Therapie: Sie richtet sich insbesondere nach dem Karzinomtyp nach Siewert und nach dem Staging.

I: Operative Therapie: Sie ist bei jedem operablen Tumor indiziert und richtet sich insbesondere nach dem Tumortyp:

→ 1) AEG-Typ I: Es erfolgt eine transthorakale/abdominothorakale En-boc Ösophagektomie mit anschließender Magenschlauchbildung und intrathorakalen Anastomose.

→ 2) AEG-Typ II: Hierbei ist eine je nach Ausdehnung transhiatal erweiterte Gastrektomie (Gastrektomie sowie die Resektion des distalen Ösophagus) mit anschließender Magenersatzbildung (Jejunum) indiziert.

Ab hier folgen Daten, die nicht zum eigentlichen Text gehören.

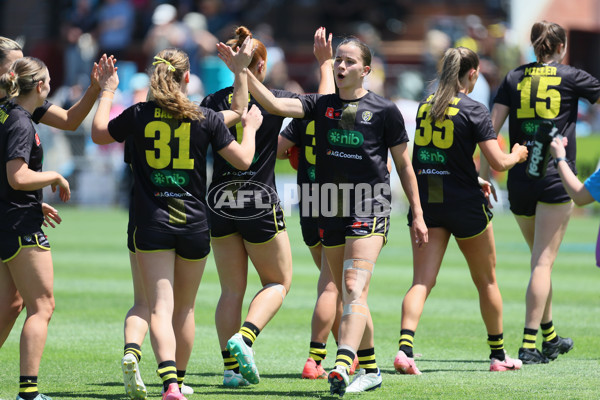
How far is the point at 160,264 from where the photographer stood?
631cm

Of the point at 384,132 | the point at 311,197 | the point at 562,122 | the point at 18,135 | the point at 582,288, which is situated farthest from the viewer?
the point at 582,288

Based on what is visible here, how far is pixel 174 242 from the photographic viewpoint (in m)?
6.34

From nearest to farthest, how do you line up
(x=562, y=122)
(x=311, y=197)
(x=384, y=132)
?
(x=384, y=132), (x=311, y=197), (x=562, y=122)

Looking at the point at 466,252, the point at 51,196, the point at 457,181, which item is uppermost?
the point at 457,181

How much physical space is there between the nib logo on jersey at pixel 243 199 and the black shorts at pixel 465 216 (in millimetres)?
1312

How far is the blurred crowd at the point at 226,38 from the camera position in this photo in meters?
24.5

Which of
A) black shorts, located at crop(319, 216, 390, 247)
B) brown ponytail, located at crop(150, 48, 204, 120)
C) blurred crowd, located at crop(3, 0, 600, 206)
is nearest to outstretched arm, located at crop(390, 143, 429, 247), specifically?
black shorts, located at crop(319, 216, 390, 247)

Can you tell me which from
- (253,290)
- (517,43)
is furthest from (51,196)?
(253,290)

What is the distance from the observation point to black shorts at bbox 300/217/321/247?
7.61 meters

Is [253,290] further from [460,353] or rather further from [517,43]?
[517,43]

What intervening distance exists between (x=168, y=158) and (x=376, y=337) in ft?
11.8

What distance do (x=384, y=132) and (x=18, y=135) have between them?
2375mm

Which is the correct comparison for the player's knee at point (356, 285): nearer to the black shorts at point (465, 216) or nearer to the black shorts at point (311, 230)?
the black shorts at point (311, 230)

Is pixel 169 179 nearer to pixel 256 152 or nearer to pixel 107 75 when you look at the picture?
pixel 107 75
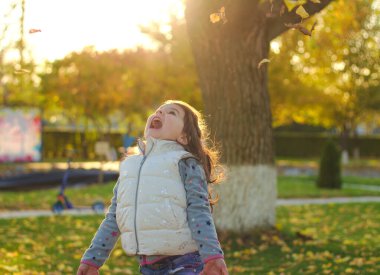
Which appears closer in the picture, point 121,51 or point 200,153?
point 200,153

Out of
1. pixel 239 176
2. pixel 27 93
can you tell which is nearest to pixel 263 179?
pixel 239 176

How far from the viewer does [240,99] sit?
825 cm

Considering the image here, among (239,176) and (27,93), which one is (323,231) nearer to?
(239,176)

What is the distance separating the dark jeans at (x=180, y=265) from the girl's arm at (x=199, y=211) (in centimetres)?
18

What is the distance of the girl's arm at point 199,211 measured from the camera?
308 cm

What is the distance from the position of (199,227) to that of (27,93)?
1241 inches

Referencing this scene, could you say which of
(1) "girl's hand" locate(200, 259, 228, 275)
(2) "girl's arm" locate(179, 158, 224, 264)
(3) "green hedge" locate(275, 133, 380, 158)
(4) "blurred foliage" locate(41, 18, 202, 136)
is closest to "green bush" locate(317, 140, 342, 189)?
(4) "blurred foliage" locate(41, 18, 202, 136)

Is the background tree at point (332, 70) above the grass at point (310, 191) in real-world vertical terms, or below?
above

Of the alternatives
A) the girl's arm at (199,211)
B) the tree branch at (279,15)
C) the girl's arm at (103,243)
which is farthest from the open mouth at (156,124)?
the tree branch at (279,15)

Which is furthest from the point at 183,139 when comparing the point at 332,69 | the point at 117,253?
the point at 332,69

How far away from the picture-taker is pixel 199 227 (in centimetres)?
311

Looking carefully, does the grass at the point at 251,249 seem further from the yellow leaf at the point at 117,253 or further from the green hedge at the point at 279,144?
the green hedge at the point at 279,144

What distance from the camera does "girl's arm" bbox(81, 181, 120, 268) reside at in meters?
3.37

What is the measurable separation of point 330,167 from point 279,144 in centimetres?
2725
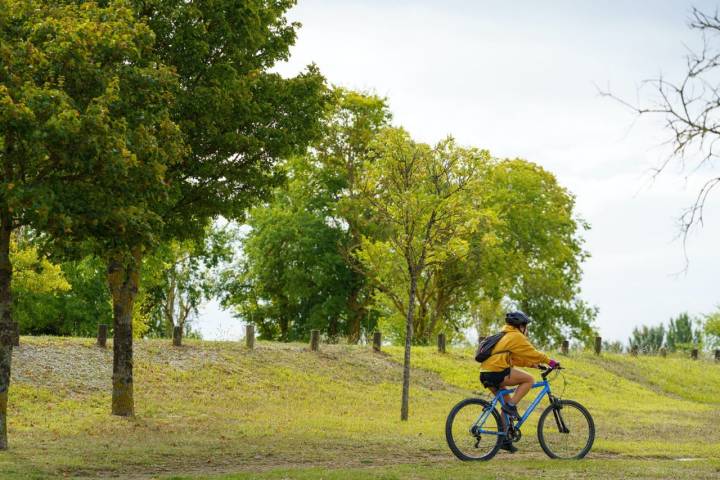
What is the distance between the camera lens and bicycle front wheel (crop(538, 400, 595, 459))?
13.6m

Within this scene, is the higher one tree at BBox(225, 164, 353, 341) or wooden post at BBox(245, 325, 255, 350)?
tree at BBox(225, 164, 353, 341)

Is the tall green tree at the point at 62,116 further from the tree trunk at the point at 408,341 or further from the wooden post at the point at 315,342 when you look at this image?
the wooden post at the point at 315,342

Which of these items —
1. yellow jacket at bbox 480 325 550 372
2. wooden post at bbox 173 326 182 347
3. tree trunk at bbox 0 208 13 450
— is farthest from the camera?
wooden post at bbox 173 326 182 347

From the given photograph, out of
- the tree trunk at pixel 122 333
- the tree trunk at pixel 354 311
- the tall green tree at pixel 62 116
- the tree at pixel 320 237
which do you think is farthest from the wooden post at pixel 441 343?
the tall green tree at pixel 62 116

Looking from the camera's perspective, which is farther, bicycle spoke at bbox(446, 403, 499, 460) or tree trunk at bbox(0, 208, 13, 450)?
tree trunk at bbox(0, 208, 13, 450)

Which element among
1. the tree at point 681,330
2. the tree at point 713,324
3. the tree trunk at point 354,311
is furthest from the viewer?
the tree at point 681,330

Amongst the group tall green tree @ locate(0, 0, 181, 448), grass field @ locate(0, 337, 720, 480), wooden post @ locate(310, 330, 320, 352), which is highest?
tall green tree @ locate(0, 0, 181, 448)

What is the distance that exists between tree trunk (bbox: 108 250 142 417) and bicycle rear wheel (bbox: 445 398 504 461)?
11788 mm

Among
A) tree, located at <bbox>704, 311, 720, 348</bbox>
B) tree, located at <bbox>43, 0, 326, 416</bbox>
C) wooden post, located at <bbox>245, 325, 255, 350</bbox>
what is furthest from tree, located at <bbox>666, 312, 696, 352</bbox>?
tree, located at <bbox>43, 0, 326, 416</bbox>

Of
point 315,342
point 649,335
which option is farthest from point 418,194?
point 649,335

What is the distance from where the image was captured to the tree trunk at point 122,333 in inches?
883

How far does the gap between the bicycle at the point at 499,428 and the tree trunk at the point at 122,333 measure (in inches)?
465

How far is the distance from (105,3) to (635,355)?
4220cm

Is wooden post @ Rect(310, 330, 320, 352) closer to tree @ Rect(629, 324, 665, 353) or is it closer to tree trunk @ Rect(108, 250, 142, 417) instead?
tree trunk @ Rect(108, 250, 142, 417)
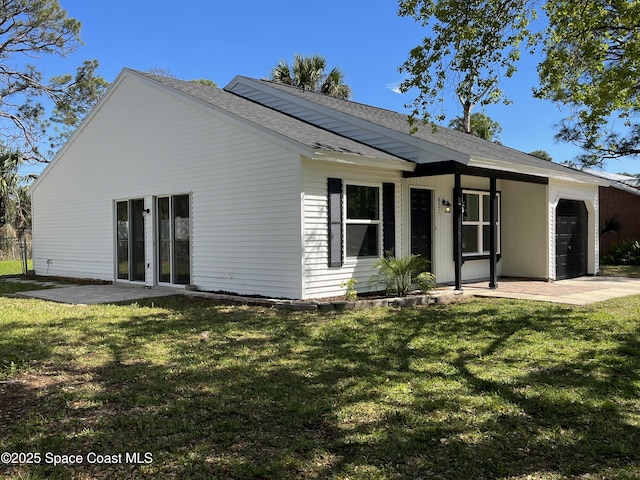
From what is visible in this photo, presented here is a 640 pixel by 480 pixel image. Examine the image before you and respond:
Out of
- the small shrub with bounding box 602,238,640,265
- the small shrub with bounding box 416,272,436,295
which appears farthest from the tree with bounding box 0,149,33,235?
the small shrub with bounding box 602,238,640,265

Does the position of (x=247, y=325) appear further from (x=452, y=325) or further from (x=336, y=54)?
(x=336, y=54)

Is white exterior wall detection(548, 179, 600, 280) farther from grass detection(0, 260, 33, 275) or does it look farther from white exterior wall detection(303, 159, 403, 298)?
grass detection(0, 260, 33, 275)

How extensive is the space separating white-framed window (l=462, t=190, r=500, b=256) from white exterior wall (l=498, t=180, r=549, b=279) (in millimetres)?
973

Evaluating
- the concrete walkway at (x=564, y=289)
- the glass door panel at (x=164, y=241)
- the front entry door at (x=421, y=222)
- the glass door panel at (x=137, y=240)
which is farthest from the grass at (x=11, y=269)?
the concrete walkway at (x=564, y=289)

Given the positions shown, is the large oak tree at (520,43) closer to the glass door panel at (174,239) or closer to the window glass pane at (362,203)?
the window glass pane at (362,203)

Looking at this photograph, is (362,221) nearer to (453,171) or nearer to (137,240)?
(453,171)

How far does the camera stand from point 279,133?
876 centimetres

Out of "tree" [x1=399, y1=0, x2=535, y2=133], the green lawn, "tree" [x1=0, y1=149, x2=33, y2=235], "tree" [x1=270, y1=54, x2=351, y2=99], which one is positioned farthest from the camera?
"tree" [x1=270, y1=54, x2=351, y2=99]

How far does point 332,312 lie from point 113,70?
88.9ft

→ 3) AEG-Typ III: Auch hier erfolgt eine transhiatal erweiterte Gastrektomie.

 430 Schematische Darstellung der Reektionsinien beim Kardia Ca

 

→ II: Interventionelle Therapie: Es handelt sich zumeist um eine Palliativtherapie, die insbesondere bei Inoperabilität angewandt wird. Hierzu zählen u.a. folgende Verfahren:

→ 1) Intraluminale Lasertherapie nach Applikation einer photosensibilisierenden Substanz (z.B. Aminolävulinsäure) und

→ 2) Endoskopische Mucosaresektion.

 

Prognose:

→ I: Aufgrund der zumeist sehr späten Diagnosestellung ist die Prognose schlecht und die 5-Jahresüberlebenschance liegt nur bei < 20% der Fälle.

→ II: Die Operationsletalität liegt bei ungefähr bei 5%.